In life, there are simple rules to live by. For example, Jim Croce told us that “You don’t mess around with Jim”. In the database world there are similar rules like “you never issue an UPDATE or DELETE statement without a WHERE clause. In this blog post, I’m hopefully going to convince you to add another rule – “Always include the ERROR LOG clause with your IMPORT FROM command”.
I’m currently working on a Big Data project where I’m importing the results from a generated data file based on Wikipedia page count data. After doing the import operation, I did a SELECT COUNT(*) on the resulting table and then got to wondering – was I hallucinating or am I missing almost 2 million rows of data?
It turns out that I was missing more than 2 million rows of data – yikes! So what’s going on? When I ran the IMPORT FROM command, it reported that it took 45 seconds, affected 0 rows (that alone is a bit disturbing) and that there were no errors. So, again – what’s going on?
Since the data I’m getting from Wikipedia could be suspect, my first inclination is that it had to be a problem with using a pipe “|” symbol as a delimiter. My original file actually used the 0x01 character as a field delimiter and I has used the following sed Linux command to change them to the pipe character:
sed “s/\x01/|/g” 000000 > 000000.csv
I then used the wc (word count) command to count the number of rows in both files to compare the results.
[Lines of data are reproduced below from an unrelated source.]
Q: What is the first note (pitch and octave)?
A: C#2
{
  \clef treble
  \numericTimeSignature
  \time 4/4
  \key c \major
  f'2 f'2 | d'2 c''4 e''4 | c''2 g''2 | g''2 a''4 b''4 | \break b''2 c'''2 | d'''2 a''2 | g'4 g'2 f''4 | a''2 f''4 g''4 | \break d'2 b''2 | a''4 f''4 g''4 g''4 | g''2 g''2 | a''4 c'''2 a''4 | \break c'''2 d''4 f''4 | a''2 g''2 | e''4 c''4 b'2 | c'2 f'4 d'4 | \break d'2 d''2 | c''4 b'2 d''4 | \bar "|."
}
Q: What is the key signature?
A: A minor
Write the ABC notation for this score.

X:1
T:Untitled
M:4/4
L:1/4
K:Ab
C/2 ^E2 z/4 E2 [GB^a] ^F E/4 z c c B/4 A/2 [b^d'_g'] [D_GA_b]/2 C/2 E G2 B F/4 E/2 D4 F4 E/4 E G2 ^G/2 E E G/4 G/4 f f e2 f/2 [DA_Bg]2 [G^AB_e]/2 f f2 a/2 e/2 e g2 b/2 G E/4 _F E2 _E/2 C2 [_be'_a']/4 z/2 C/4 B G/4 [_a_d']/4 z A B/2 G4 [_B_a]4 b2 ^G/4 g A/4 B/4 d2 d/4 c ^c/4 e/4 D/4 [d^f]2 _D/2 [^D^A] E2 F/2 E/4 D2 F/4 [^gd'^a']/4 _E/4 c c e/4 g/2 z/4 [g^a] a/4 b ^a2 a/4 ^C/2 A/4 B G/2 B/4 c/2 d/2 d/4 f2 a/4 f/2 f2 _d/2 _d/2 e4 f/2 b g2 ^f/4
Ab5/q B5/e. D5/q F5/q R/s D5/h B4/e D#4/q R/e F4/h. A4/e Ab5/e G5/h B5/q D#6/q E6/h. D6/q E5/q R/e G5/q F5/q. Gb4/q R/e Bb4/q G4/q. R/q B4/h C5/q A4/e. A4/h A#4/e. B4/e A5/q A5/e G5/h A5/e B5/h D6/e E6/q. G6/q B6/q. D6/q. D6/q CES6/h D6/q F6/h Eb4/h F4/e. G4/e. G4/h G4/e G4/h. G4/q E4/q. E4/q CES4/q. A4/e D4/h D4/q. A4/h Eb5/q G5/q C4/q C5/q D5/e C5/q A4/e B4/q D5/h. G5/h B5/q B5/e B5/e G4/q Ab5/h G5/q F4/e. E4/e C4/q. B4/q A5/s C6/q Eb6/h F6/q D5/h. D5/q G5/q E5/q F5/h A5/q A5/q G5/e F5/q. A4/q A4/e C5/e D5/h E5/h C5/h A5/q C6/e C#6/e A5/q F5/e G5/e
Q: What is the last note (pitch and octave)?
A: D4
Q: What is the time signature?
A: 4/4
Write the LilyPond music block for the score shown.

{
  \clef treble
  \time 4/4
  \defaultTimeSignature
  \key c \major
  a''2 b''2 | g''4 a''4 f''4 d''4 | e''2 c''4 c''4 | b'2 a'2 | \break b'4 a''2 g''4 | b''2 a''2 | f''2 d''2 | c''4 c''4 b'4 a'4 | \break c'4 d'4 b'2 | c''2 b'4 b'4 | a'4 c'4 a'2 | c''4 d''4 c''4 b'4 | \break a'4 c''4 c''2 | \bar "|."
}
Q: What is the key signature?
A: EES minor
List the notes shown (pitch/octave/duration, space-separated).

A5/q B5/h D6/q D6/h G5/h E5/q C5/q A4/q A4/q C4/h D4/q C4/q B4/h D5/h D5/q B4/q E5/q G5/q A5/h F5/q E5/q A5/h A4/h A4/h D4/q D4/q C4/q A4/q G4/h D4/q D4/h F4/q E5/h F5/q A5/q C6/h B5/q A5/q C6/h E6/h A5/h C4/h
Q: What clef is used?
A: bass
hana:/wiki-data/year=2013/month=05 # wc –lines 000000*
As you can see, the line counts were identical. So, I opened up the help topic for the command at http://help.sap.com/hana/html/sql_import_from.html and noticed that there is a clause called “ERROR LOG”, so why not give it a try. I went ahead and added the following clause:
ERROR LOG ‘/wiki-data/import.err’
After running the IMPORT FROM command again, I got no errors, but what was weird was I also had no import.err file in my /wiki-data directory. This I’ve seen before, so I issued the following Linux command to make sure the SAP HANA database engine can write data to this directory:
chmod 777 /wiki-data
Lo and behold, I ended up with a 55 meg import.err file! It turns out that there were two things preventing the load of all the data. First, one of my column definitions was not large enough to support the longest of the Wikipedia page titles which was 1023 – more than double of the VARCHAR(500) that I had defined. So, I dropped the table and recreated it with a column length of 2000 to be on the safe side. I then came across a new – numeric overflow. It turns out I needed to use a BIGINT data type for the number of bytes download for an hour for pages. After making that correction, I now got the COUNT(*) to match the line count for the three CSV files that I imported.
I was lucky and noticed that the COUNT result didn’t seem right and tracked it down, but I’m guessing that most people that use the IMPORT FROM command aren’t using the optional ERROR LOG clause. So – back to the new rule.
- Create a directory that you will use for your error file and make sure the HANA database engine has rights to the file using the chmod 777 <directory name> command.
- Just because the IMPORT FROM command reports no errors when running it from SAP HANA Studio, doesn’t mean there were no errors. Always include the ERROR LOG clause and then check to see that it’s a zero byte file. Otherwise, open it up and examine the records.
- Tell your friends and colleagues about this rule. 🙂
So in the spirit of Jim Croce, you can check it out my updated lyrics and sing along:
“You don’t tug on Superman’s cape”
“You don’t spit into the wind”
“You don’t pull the mask off that old Lone Ranger”
And you don’t forget the ERROR LOG clause for IMPORT FROM command.
Again, data is a precious thing to waste, so please pass this on.